Emergence and fate of stem cell–likeTcf7+CD8+T cells during a primary immune response to viral infection

In response to infection, naïve CD8⁺ T (T_N) cells yield a large pool of short-lived terminal effector (T_TE) cells that eliminate infected host cells. In parallel, a minor population of stem cell-like central memory (T_CM) cells forms, which has the capacity to maintain immunity after pathogen clearance. It has remained uncertain whether stem-like T_CM cells arise by dedifferentiation from a subset of cytolytic T_TE cells or whether priming generates stem-like cells capable of seeding the T_CM compartment and, if so, when cytolytic T_TE cells branch off.
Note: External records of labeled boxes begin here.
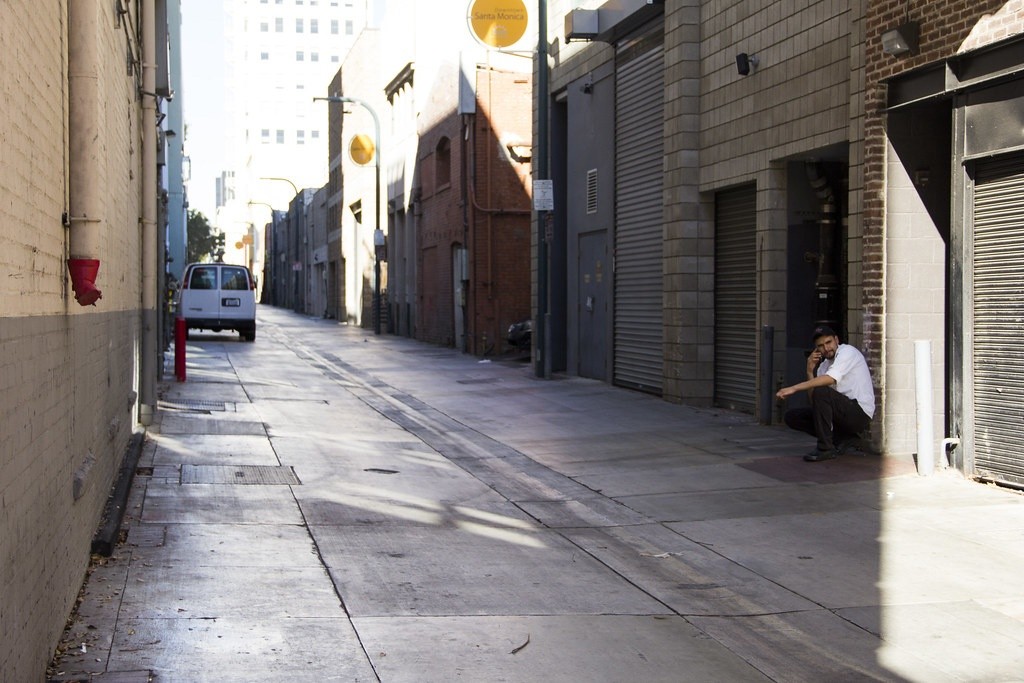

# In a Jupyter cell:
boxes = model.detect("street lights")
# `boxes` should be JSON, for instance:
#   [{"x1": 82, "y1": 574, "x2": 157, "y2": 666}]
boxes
[
  {"x1": 311, "y1": 95, "x2": 382, "y2": 334},
  {"x1": 258, "y1": 177, "x2": 300, "y2": 313},
  {"x1": 247, "y1": 201, "x2": 276, "y2": 307}
]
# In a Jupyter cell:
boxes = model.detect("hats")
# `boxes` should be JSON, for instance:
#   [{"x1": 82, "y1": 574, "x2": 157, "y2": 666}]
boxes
[{"x1": 813, "y1": 326, "x2": 834, "y2": 340}]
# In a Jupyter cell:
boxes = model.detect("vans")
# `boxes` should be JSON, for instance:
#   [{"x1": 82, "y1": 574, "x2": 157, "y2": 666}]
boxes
[{"x1": 175, "y1": 261, "x2": 258, "y2": 342}]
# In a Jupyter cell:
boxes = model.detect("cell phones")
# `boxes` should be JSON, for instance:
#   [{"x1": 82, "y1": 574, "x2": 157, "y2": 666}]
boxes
[{"x1": 816, "y1": 350, "x2": 822, "y2": 362}]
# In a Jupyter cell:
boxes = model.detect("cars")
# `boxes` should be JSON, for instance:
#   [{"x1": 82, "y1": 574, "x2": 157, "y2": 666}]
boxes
[{"x1": 509, "y1": 318, "x2": 532, "y2": 353}]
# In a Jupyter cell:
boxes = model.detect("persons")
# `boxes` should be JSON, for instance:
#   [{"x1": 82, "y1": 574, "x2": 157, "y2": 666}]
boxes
[
  {"x1": 167, "y1": 273, "x2": 180, "y2": 338},
  {"x1": 775, "y1": 326, "x2": 876, "y2": 463}
]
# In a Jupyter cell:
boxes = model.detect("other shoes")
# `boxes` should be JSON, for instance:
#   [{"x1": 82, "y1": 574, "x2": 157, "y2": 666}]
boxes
[
  {"x1": 803, "y1": 446, "x2": 836, "y2": 461},
  {"x1": 835, "y1": 434, "x2": 862, "y2": 454}
]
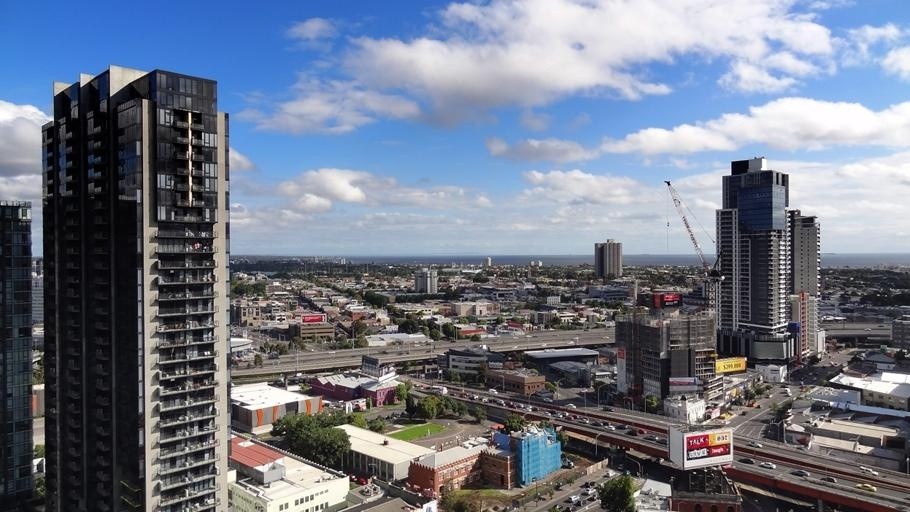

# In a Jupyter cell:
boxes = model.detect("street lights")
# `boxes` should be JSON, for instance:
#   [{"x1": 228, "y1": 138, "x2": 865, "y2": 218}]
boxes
[
  {"x1": 595, "y1": 431, "x2": 604, "y2": 456},
  {"x1": 597, "y1": 383, "x2": 611, "y2": 407}
]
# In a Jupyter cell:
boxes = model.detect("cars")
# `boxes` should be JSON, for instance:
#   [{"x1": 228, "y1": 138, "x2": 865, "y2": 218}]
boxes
[
  {"x1": 386, "y1": 328, "x2": 611, "y2": 355},
  {"x1": 349, "y1": 474, "x2": 367, "y2": 486},
  {"x1": 553, "y1": 464, "x2": 644, "y2": 512},
  {"x1": 738, "y1": 442, "x2": 878, "y2": 491},
  {"x1": 416, "y1": 383, "x2": 669, "y2": 446},
  {"x1": 740, "y1": 362, "x2": 839, "y2": 417}
]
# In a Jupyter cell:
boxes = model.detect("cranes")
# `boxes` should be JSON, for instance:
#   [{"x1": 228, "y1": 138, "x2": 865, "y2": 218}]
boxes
[{"x1": 661, "y1": 177, "x2": 723, "y2": 276}]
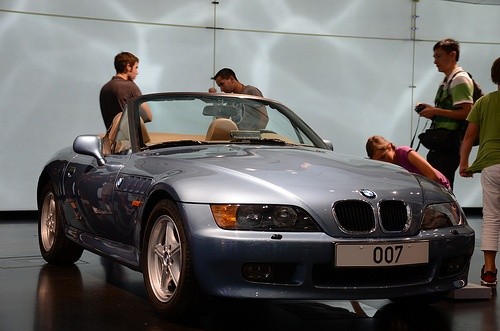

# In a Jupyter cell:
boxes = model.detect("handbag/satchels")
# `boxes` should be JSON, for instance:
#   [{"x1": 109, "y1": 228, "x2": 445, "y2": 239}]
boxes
[{"x1": 418, "y1": 128, "x2": 459, "y2": 151}]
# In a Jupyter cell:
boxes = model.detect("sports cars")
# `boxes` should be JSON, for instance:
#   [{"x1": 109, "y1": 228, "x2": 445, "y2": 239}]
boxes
[{"x1": 36, "y1": 92, "x2": 475, "y2": 319}]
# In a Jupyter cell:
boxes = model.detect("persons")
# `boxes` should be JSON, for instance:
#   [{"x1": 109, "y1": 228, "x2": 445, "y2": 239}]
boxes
[
  {"x1": 417, "y1": 39, "x2": 474, "y2": 191},
  {"x1": 366, "y1": 136, "x2": 454, "y2": 195},
  {"x1": 99, "y1": 52, "x2": 152, "y2": 132},
  {"x1": 460, "y1": 57, "x2": 500, "y2": 286},
  {"x1": 208, "y1": 68, "x2": 268, "y2": 131}
]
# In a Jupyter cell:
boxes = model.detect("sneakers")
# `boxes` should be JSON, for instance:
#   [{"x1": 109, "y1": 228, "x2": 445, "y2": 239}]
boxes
[{"x1": 480, "y1": 264, "x2": 498, "y2": 286}]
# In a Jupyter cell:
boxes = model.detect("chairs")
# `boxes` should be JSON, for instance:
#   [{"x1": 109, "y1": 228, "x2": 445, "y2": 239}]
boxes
[
  {"x1": 109, "y1": 112, "x2": 149, "y2": 147},
  {"x1": 205, "y1": 118, "x2": 239, "y2": 141}
]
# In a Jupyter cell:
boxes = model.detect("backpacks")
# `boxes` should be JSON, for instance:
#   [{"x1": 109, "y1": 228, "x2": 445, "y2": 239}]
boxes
[{"x1": 448, "y1": 72, "x2": 484, "y2": 145}]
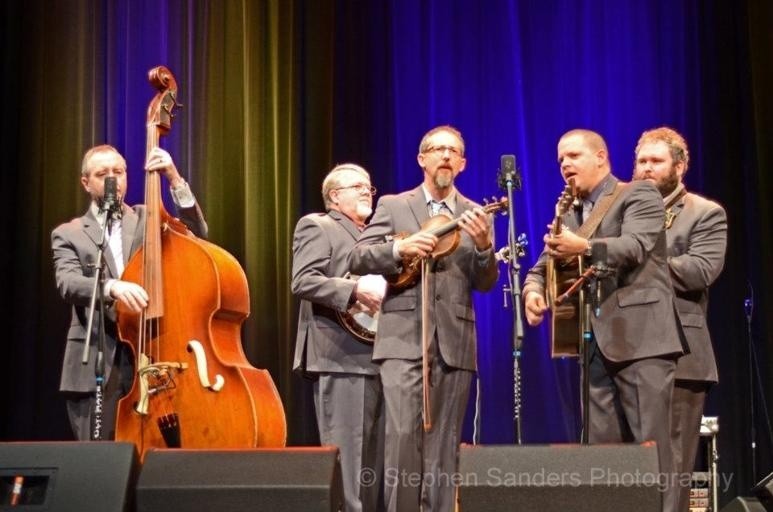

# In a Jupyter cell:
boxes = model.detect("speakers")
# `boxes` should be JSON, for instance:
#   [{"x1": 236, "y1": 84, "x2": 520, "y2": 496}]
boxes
[
  {"x1": 458, "y1": 442, "x2": 663, "y2": 512},
  {"x1": 0, "y1": 441, "x2": 142, "y2": 512},
  {"x1": 719, "y1": 496, "x2": 767, "y2": 512},
  {"x1": 135, "y1": 446, "x2": 346, "y2": 512}
]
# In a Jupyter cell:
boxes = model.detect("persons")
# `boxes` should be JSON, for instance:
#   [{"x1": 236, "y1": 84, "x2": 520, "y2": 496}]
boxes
[
  {"x1": 50, "y1": 143, "x2": 209, "y2": 439},
  {"x1": 631, "y1": 128, "x2": 729, "y2": 511},
  {"x1": 345, "y1": 125, "x2": 500, "y2": 510},
  {"x1": 290, "y1": 164, "x2": 387, "y2": 510},
  {"x1": 521, "y1": 129, "x2": 684, "y2": 510}
]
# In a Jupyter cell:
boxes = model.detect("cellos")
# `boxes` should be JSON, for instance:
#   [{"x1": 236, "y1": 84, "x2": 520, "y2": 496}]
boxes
[{"x1": 114, "y1": 66, "x2": 288, "y2": 465}]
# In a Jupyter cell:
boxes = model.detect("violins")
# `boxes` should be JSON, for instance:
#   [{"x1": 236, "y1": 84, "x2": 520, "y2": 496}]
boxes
[{"x1": 382, "y1": 196, "x2": 508, "y2": 287}]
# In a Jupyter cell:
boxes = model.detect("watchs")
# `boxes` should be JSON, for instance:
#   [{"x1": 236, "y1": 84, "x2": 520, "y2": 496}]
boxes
[{"x1": 585, "y1": 240, "x2": 593, "y2": 258}]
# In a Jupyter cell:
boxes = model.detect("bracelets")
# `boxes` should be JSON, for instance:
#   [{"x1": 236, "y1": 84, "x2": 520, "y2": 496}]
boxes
[
  {"x1": 171, "y1": 178, "x2": 186, "y2": 192},
  {"x1": 476, "y1": 242, "x2": 493, "y2": 252}
]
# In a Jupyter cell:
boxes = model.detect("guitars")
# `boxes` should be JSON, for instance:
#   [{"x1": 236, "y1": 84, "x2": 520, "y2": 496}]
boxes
[{"x1": 546, "y1": 179, "x2": 583, "y2": 358}]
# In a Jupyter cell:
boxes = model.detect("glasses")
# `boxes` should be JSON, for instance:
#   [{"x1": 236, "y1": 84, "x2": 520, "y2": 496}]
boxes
[{"x1": 336, "y1": 183, "x2": 377, "y2": 195}]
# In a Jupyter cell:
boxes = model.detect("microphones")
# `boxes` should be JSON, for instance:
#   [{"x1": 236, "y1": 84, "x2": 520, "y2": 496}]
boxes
[
  {"x1": 104, "y1": 177, "x2": 117, "y2": 211},
  {"x1": 500, "y1": 154, "x2": 516, "y2": 192},
  {"x1": 743, "y1": 282, "x2": 755, "y2": 325},
  {"x1": 592, "y1": 243, "x2": 606, "y2": 317}
]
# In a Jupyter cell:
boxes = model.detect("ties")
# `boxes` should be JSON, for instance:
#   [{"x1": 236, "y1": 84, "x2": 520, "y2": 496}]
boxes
[
  {"x1": 583, "y1": 200, "x2": 593, "y2": 223},
  {"x1": 430, "y1": 202, "x2": 442, "y2": 215}
]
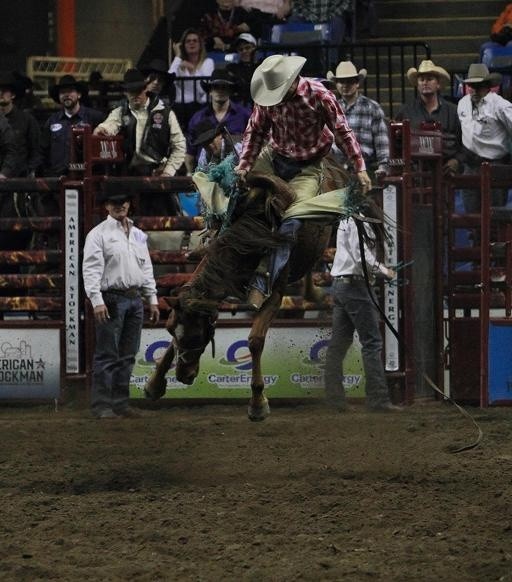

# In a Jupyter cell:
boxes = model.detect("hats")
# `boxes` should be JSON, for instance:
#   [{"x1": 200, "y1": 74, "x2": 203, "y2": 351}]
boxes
[
  {"x1": 454, "y1": 62, "x2": 503, "y2": 87},
  {"x1": 201, "y1": 69, "x2": 246, "y2": 95},
  {"x1": 234, "y1": 32, "x2": 257, "y2": 48},
  {"x1": 402, "y1": 58, "x2": 452, "y2": 88},
  {"x1": 98, "y1": 181, "x2": 136, "y2": 206},
  {"x1": 118, "y1": 69, "x2": 149, "y2": 90},
  {"x1": 140, "y1": 58, "x2": 177, "y2": 85},
  {"x1": 325, "y1": 59, "x2": 368, "y2": 86},
  {"x1": 48, "y1": 74, "x2": 89, "y2": 105},
  {"x1": 0, "y1": 70, "x2": 34, "y2": 91}
]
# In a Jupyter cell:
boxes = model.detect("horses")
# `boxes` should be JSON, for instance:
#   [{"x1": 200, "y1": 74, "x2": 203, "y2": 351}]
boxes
[{"x1": 143, "y1": 152, "x2": 410, "y2": 422}]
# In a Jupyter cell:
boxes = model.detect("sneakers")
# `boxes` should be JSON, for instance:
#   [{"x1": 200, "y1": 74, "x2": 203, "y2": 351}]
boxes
[
  {"x1": 90, "y1": 404, "x2": 139, "y2": 419},
  {"x1": 317, "y1": 399, "x2": 349, "y2": 413},
  {"x1": 368, "y1": 400, "x2": 406, "y2": 415},
  {"x1": 247, "y1": 286, "x2": 267, "y2": 312},
  {"x1": 186, "y1": 229, "x2": 217, "y2": 261}
]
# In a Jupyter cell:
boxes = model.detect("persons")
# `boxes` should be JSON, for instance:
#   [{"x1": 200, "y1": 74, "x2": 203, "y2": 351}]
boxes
[
  {"x1": 323, "y1": 212, "x2": 405, "y2": 412},
  {"x1": 82, "y1": 182, "x2": 161, "y2": 419}
]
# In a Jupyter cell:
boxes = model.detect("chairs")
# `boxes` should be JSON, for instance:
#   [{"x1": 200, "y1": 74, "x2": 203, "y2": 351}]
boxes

Here, we show that CD8⁺ T cells with stem-like properties, which are identified by the expression of TCF1 (encoded by Tcf7), are present across the primary response to infection. Priming programs T_N cells to undergo multiple cell divisions, over the course of which TCF1 expression is maintained. These TCF1⁺ cells further expand relatively independently of systemic inflammation, antigen dose, or affinity, and they quantitatively yield TCF1⁺ T_CM cells after pathogen clearance. Inflammatory signals suppress TCF1 expression in early divided TCF1⁺ cells. TCF1 down-regulation is associated with the irreversible loss of self-renewal capacity and the silencing of stem/memory genes, which precedes the stable acquisition of a T_TE state. TCF1 expression restrains cell cycling, explaining in part the limited expansion of TCF1⁺ relative to TCF1^- cells during the primary response. Thus, our data are consistent with terminal differentiation of effector cells being a step-wise process that is initiated by inflammation in primed stem-like cells, which would otherwise become central memory cells by default.